Question

Let \( f : \mathbb{R} \to \mathbb{R} \) be a twice differentiable function such that \( f(x + y) = f(x) f(y) \) for all \( x, y \in \mathbb{R} \). If \( f'(0) = 4a \) and \( f \) satisfies \( f''(x) - 3a f'(x) - f(x) = 0 \), where \( a > 0 \), then the area of the region R = {(x, y) | 0 \(\leq\) y \(\leq\) f(ax), 0 \(\leq\) x \(\leq\) 2  is :

• A. \( e^2 - 1 \)
• B. \( e^4 + 1 \)
• C. \( e^4 - 1 \)
• D. \( e^2 + 1 \)

Hint:

To find the area under a curve, integrate the function over the given limits.

Answer 1

The Correct Option is A

Consider the functional equation \( f(x+y)=f(x)f(y) \) for all \( x,y \in \mathbb{R} \). This typically implies an exponential form, so we assume \( f(x)=e^{c x} \). This yields \( f(0)=e^{c \cdot 0}=1 \).

Differentiating \( f(x+y)=f(x)f(y) \) with respect to \( y \) and setting \( y=0 \) results in \( f'(x)=f(x)f'(0) \).

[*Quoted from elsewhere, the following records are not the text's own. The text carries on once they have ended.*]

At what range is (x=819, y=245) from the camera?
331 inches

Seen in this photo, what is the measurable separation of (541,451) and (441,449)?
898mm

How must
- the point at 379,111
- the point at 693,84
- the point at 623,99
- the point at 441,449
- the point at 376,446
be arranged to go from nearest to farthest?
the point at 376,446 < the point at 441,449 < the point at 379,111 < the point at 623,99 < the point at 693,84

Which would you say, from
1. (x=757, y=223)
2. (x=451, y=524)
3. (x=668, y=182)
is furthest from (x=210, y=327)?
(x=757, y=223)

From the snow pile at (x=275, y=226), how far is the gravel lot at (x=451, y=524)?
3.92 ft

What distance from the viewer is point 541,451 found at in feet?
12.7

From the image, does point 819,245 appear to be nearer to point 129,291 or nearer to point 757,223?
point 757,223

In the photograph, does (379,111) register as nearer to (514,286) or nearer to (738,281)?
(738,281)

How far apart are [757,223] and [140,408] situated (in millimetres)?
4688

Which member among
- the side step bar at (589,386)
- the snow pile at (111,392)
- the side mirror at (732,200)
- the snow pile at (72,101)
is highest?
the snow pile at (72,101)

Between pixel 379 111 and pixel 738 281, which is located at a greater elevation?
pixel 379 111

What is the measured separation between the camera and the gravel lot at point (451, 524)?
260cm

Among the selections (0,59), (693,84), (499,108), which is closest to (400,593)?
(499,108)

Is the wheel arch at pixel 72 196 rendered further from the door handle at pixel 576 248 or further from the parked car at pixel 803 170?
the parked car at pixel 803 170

Given \( f'(0)=4a \), we have \( f'(x)=4a f(x) \).

Solving the differential equation \( f'(x)=c f(x) \) yields \( f(x)=e^{4a x} \).

Now, substitute this into the second differential equation \( f''(x)-3a f'(x)-f(x)=0 \).

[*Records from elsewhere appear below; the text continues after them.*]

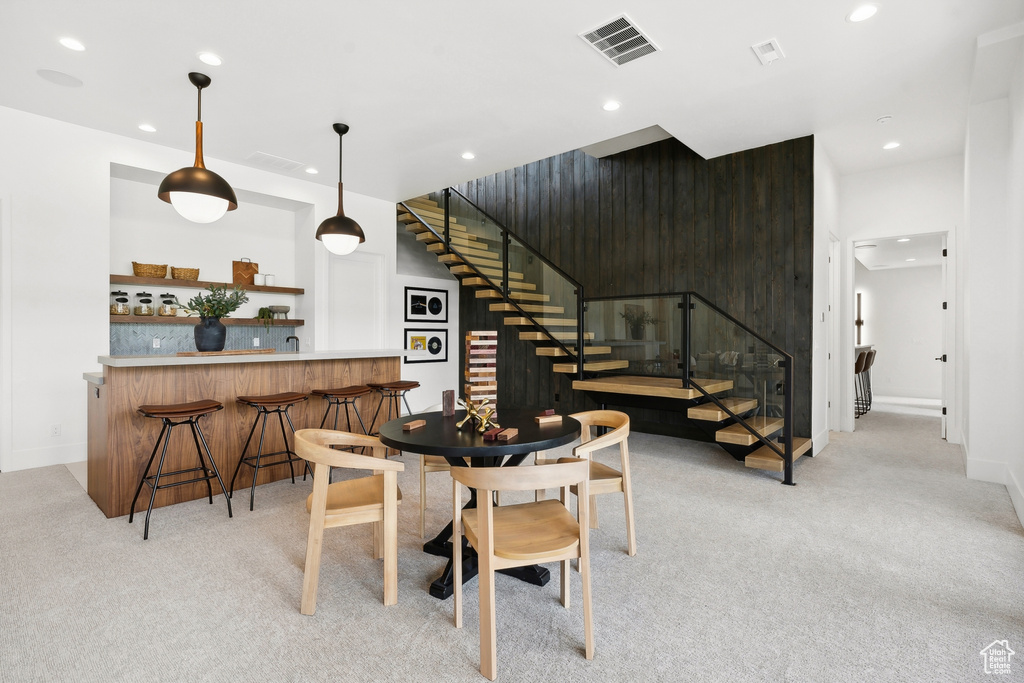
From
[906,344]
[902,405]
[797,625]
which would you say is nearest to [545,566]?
[797,625]

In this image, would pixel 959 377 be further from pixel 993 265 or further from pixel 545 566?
pixel 545 566

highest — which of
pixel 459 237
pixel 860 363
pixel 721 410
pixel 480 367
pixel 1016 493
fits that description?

The second derivative is \( f''(x)=16a^2 e^{4a x} \) and the first derivative is \( f'(x)=4a e^{4a x} \). Substituting these into the equation gives:

\( 16a^2 e^{4a x} - 3a (4a e^{4a x}) - e^{4a x}=0 \)

Simplifying this expression:

\( 16a^2 e^{4a x} - 12a^2 e^{4a x} - e^{4a x}=0 \)

\( (4a^2-1)e^{4a x}=0 \)

For non-trivial solutions, \( 4a^2=1 \), which implies \( a=\frac{1}{2} \). Consequently, \( f(x)=e^{2x} \).

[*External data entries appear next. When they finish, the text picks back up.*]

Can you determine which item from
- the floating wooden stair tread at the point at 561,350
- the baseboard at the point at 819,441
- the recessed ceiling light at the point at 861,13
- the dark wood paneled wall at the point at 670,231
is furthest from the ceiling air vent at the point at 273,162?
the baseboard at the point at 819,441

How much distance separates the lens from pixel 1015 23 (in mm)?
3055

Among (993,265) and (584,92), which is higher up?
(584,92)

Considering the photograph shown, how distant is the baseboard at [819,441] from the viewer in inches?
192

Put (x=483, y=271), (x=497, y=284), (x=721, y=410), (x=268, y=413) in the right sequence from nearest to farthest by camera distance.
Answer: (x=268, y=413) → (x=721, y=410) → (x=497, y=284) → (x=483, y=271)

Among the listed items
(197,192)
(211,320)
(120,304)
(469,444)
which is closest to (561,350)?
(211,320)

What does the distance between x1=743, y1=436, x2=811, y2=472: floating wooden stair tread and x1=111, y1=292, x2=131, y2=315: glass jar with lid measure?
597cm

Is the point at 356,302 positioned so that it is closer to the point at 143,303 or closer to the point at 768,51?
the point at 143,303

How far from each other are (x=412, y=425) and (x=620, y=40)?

We need to find the area of the region \( R = \{(x,y) \mid 0 \leq y \leq f(ax), 0 \leq x \leq 2 \}\).

With \( a=\frac{1}{2} \), we have \( f(ax)=e^{2(ax)}=e^{x} \).

The area under the curve \( y=e^{x} \) from \( x=0 \) to \( x=2 \) is calculated as:

\(\int_0^2 e^x \, dx = [e^x]_0^2 = e^2 - e^0 = e^2 - 1 \)

Therefore, the area of region \( R \) is \( e^2 - 1 \).